Jul 2, 2008

Post-Denominational Denominations...?

The recent actions of the 218th General Assembly of the Presbyterian Church (USA) has made it clear that the theological chasm that has existed for the last 30 years between the conservative evangelicals and the liberal progressives is undeniable.

I believe that the commissioners voted to be faithful. But the problem is when you are faithful without knowing to whom you are faithful to, you're going to run into problems. I believe that the commissioners voted to help the church. I don't think there was a single commissioner who wanted to hurt the church. It was just that the presbyterian world has changed so much that people are no longer able to discern who we are called to be faithful to.

Many people were saying things like, "Jesus would..." "If Jesus were here today..." What was interesting is that they would say such things without any scriptural reference. Whoever this Jesus is, it certainly was not the Jesus of Scripture.

And the reality is that nothing conservative evangelicals ever say will change the progressive liberals. And nothing that the progressive liberals say or do will ever change the conservative evangelicals.

How then are we to be a church together?

It's not quite clear in my mind yet, but I think there is something to thinking about a post-denominational denomination.

Is that even possible?

I think so. And the more I think about it, the more I find it intriguing.
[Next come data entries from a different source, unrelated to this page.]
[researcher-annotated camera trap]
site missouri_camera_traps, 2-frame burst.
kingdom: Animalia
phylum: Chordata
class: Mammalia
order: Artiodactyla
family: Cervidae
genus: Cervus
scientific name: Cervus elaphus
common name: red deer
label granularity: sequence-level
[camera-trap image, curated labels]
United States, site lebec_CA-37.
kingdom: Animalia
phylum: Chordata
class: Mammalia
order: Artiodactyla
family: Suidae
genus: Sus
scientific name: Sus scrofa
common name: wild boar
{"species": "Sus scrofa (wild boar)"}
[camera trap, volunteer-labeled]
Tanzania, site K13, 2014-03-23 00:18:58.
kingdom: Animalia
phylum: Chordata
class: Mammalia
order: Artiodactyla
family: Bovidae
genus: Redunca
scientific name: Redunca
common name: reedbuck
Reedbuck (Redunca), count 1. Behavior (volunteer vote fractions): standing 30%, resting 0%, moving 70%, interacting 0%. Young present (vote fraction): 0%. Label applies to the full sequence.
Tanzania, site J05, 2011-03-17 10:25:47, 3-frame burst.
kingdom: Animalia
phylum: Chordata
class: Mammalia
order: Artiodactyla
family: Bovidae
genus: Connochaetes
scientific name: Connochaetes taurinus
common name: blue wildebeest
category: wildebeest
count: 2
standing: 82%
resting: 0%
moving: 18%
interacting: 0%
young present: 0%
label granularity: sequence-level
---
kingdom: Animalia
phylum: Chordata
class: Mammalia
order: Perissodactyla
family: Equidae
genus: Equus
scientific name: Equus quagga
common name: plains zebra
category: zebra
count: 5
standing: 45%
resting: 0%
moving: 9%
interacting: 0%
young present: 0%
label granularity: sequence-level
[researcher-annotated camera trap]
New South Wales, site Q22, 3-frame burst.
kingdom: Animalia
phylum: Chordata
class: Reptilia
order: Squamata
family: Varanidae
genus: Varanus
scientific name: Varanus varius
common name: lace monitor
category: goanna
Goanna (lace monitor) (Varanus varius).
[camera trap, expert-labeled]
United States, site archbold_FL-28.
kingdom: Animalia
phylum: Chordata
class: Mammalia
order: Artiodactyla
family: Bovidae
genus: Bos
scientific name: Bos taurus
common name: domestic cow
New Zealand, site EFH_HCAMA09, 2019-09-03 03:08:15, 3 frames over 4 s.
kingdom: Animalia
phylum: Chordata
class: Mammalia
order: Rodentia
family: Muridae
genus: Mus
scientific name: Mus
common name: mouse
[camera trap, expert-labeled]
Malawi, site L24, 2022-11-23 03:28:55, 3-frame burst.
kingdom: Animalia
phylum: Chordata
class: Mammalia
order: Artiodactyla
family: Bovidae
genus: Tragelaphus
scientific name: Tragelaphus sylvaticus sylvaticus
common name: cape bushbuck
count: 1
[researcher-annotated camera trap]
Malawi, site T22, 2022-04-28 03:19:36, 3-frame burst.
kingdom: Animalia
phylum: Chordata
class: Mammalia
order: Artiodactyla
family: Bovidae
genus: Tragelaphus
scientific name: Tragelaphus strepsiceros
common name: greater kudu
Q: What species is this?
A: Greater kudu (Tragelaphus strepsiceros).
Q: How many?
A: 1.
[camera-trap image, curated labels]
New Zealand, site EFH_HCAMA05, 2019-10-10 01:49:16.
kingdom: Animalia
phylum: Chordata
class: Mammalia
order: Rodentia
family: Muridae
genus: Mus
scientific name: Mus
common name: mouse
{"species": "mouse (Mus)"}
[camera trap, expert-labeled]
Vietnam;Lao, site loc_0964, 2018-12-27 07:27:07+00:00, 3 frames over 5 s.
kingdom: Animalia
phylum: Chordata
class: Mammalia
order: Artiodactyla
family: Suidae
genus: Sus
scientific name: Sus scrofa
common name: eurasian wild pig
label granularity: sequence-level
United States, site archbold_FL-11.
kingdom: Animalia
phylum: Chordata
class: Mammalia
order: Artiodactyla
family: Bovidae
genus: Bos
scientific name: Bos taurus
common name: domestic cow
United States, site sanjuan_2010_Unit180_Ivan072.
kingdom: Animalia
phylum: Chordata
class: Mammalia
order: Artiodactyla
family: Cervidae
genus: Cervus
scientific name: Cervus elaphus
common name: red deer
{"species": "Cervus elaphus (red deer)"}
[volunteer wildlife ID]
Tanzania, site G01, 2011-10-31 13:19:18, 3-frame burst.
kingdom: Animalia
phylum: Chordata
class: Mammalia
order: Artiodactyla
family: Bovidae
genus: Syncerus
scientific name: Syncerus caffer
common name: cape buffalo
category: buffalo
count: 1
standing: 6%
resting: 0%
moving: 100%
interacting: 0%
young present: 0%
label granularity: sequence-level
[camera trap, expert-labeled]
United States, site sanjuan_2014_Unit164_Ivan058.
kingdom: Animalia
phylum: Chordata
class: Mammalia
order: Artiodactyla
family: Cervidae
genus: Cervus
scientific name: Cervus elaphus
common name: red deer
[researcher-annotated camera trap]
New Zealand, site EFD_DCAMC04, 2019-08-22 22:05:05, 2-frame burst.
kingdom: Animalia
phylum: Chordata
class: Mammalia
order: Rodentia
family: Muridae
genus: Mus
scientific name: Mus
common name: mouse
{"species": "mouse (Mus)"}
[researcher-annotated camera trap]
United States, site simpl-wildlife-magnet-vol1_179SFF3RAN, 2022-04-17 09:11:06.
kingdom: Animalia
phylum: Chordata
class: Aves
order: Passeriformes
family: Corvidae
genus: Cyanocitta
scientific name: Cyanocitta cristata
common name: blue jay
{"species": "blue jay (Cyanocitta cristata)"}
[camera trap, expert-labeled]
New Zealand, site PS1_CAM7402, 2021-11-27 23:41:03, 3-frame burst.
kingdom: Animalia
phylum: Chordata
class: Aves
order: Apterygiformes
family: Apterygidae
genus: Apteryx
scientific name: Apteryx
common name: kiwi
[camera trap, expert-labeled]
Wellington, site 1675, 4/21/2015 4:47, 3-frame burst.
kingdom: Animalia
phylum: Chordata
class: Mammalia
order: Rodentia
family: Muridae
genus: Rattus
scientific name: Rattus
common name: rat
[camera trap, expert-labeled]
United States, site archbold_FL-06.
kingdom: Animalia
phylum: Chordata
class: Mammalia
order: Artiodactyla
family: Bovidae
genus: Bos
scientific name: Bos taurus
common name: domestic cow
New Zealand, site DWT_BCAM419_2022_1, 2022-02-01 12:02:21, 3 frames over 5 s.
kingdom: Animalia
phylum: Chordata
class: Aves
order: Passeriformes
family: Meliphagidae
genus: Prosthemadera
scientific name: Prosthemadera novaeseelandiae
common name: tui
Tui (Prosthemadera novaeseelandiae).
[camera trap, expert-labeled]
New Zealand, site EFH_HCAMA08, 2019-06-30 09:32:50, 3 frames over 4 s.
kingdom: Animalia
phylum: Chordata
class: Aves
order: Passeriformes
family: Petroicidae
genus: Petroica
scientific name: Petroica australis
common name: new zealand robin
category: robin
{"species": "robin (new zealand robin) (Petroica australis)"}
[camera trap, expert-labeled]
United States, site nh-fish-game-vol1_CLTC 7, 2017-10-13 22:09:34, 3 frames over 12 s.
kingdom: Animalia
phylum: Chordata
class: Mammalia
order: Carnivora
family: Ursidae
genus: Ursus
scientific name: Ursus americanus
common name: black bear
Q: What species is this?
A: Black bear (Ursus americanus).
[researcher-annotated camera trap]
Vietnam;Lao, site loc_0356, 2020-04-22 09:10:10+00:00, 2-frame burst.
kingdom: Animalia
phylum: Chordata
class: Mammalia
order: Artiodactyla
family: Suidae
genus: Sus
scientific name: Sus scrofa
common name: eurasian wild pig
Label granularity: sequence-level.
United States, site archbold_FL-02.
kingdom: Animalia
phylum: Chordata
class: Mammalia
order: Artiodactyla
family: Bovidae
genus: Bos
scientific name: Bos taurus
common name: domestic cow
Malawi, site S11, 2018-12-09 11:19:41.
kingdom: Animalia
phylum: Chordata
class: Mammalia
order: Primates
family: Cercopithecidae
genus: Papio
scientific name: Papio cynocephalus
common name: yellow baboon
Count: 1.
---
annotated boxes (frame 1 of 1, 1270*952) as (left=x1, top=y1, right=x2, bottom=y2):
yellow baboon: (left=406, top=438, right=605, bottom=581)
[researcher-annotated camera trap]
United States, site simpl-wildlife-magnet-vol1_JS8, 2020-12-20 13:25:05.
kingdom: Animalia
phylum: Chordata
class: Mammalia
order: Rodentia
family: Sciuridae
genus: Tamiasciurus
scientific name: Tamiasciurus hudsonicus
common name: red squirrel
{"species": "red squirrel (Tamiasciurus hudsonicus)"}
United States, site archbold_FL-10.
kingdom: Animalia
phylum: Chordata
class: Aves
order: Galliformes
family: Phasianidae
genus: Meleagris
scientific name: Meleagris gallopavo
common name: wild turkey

What do I mean by post-denominational?

We live in a world where the only ones to whom denominations matter at all are those who are already in our denominations. No one else gives a rip whether someone is Presbyterian, Methodist, Catholic, PC(USA), PCA, KPCA, etc. To the 2/3 majority of Americans who make up the unchurched, denominations just don't matter.

When a Catholic priest in Boston molests a boy, the 2/3 majority say, "That's why I can't trust you clergy." And if I were to protest, "But I'm not a Catholic. I am a Presbyterian." It wouldn't make one bit of difference. We all represent the "church".

When Ted Haggard has his moral failure, the 2/3 majority say, "You Christians are all hypocrites." And if you were to protest, "But I am a Presbyterian, not a non-denominational Christian," you might as well be saying, "Mumbo, jumbo, jumbo, mumbo." To the 2/3 unchurched, we are all the church.

The only ones who can articulate what the differences between the PC(USA), PCA, the KPCA, the Lutherans, the Evangelical Lutherans, the Methodists, etc. are those who are highly versed in the life of the church. They represent a tiny portion of the US population.

For the most part, what people want to know is, "Is God for real? Can I experience and encounter God at your church? Can God make a difference in my life? Can I make a difference in this world?" And if the answer is yes to these questions, people just don't care what denomination a church is.

That is the reality of the post-denominational world.

And the question I would like to pose is what would a post-denominational denomination look like?

I'd love to hear your thoughts. I will be posting my thoughts on these in the coming days. Thanks.


Reyes-Chow said...

Thanks for a thought-provoking post. These are some of the questions that I think the institution is afraid to confront because addressing them will force us truly into the unknown. I believe there is space/place from denominational connections, but what that will look like is still a mystery.

Chasburge said...

Good thoughts.

Post-denominationalism is upon us. It exists through non-traditional structures and media.

It is led primarily by layman and non-clerics.

It is decidedly entrepreneurial and anti-hierarchical.

It is an exciting and frightening time for followers of Christ.

Discipleship said...

Homosexuals have been seeking legitimacy for their lifestyle in many ways, Gay-marriage, and non-descrimination to name a couple. But, there is no more effective way than to get the "church" to say it is OK. To accomplish this PC(USA) among others have been hijacked so this endorsement can be made. This despite what the Bible says. And in the case of Gay-marriage, what laws and constitutions says.

So now it has happened. How can PC(USA) members abide it?

If the idea behind this post is to say there may be a way to allow a subset of the church to remain in the church but to be able to state officially that they do not subscribe to GA's changes. If there is some space that each subset can have their own profession of what they are called to affirm as true, then perhaps such denominational coexistence could happen.

If the GA and the denominational leadership want to force all the members to affirm that certain biblical truths no longer apply, then I see little hope for a continuation of a joint denominational communion.

dhollifield said...

Within the "post-denominational denomination" - or any other context in which Christians disagree - scripture plainly states that whether we "follow Paul, Apollos or Cephas," the foundation must be Christ and that the leaders are responsible to God for the building materials they use.

Post-denominational congregations advertising their "building materials" as Evangelical or Progressive or More Light is already occurring. Like denominational labels you mention, no one knows what those terms mean either, except for the insiders (and probably few of them).

I imagine that to outsiders, proponents of both sides seem to be rooted in an equal arrogant certainty. I have often been in churches (of both stripes) on Sundays where we prayed for the unity of the church. I don't ever recall being in a church where we prayed for seekers who are being drawn into congregations mired deeply in error, or where we prayed, (at least very often)for our own clarity. Such a prayer might drive our people into the Bible and the problem might take care of itself.